Medical device manufacturing covers small goods like surgical tools to massive MRI machines and biomedical devices. It also involves building custom parts like specialty surgical implants and prosthetics. Hardware medical device startups and mechanical engineers who wish to produce medical devices need to understand a few key points.
There is a lot of information out there about building devices, the right materials, and proper prototyping. In this article, we will break down five things to know about medical device manufacturing.
1. Recommended Materials
There are many materials involved in medical devices and contract manufacturing. The most common and recommended materials include a variety of metals, elastomers, resins, and thermoplastics.
Titanium and cobalt chromium are recommended for CNC machining. That’s because titanium has great biocompatibility. Additionally, Stainless steel may also be used to create surgical tools and temporary implants.
On the other hand, multi-color and multi-material Polyjet printing is usually used and recommended for manufacturing artificial organs and visual planning models for surgery.
While FDM has a high tolerance and works well in the process of making prosthetics and medical models. Such technology works well with a variety of materials, including PPSF, ULTEM, ABS M30i, and more.
Furthermore, ABS is recommended for sturdier prosthetics and bone implant replacements.
2. Understanding Processes
The processes used for CNC machining and 3D printing depend on a number of different factors. First and foremost, specific schedules and overall applications should be considered. To help paint a clearer picture of the processes that one should use, ask the following questions:
- Am I building a unique part?

════════════════

** Brief 1 **
Answer these from the medical device manufacturing article:
(a) Which two metals are recommended for CNC machining?
(b) What kind of printing is usually used for artificial organs and visual planning models for surgery?
(c) Which material is recommended for sturdier prosthetics and bone implant replacements?
** Brief 2 **
Extend the medical device manufacturing article past its final line, "Am I building a unique part?"
The rows have nothing to do with the text.

Saved entries:
════════════════

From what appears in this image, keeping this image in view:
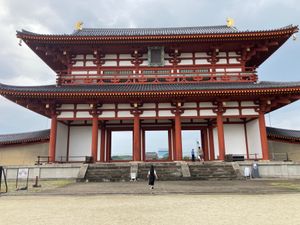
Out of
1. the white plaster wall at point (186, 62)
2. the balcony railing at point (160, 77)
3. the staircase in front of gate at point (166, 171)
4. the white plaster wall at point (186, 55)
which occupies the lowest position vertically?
the staircase in front of gate at point (166, 171)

════════════════

** Expected answer 1 **
(a) Titanium and cobalt chromium.
(b) Multi-color and multi-material Polyjet printing.
(c) ABS.

** Expected answer 2 **
- Am I building a low-volume part?
- Is the part supposed to be complex or custom for each individual patient?
- Are we creating a prototype, proof of concept, or a completed product?
- What materials will we be using?
It becomes much easier to figure out the process to use once you’ve answered these questions. Whether you should opt for additive manufacturing, injection molding, or CNC machining for your project.
It’s also good to note that traditional processes are often better for high-volume parts due to longer lead times. While additive processes are preferable for custom or low volume parts and prototypes.
3. Prototyping vs Production
Understanding the differences between prototyping and production is the key to successful medical device manufacturing. To get a more solid idea, it helps to look at a basic product life cycle.
Most manufacturers start with a concept and a customer contact. The next part is prototyping or engineering sampling. This is considered the design stage which involves the building of a few samples. In this phase, the design for the product is experimented with, changed, and ultimately finalized.
Thereafter, all necessary contact with the FDA must be established and your product must be approved for marketing.
Next, comes the development stage. This is where the production cycle will be planned and fine-tuned. This is a very important stage. It will determine how the product will be made, what materials should be used, what manufacturing techniques should be implemented, and what production documents need to be finalized.
From here comes the production stage. This is where the product is mass-produced using the techniques developed in the design and development stages. The result is the final product.
Hence, the difference between prototyping and production is that prototyping is much more flexible. It is a period of experimentation and development. While production is determined with design processes. The end result is what the consumer wants.
4. How to Accelerate the Production Process
Many medical device manufacturing startups make a lot of mistakes in their production process that eats up time. Ask yourself these questions:
- Have we failed to establish a clear need?
- Does the world actually need our product?
- Is our product different from competitor products?
- Is our compliance paperwork disorganized?
- Have we timed when to submit our product to the FDA appropriately?
- Have we considered the supply chain from the very beginning?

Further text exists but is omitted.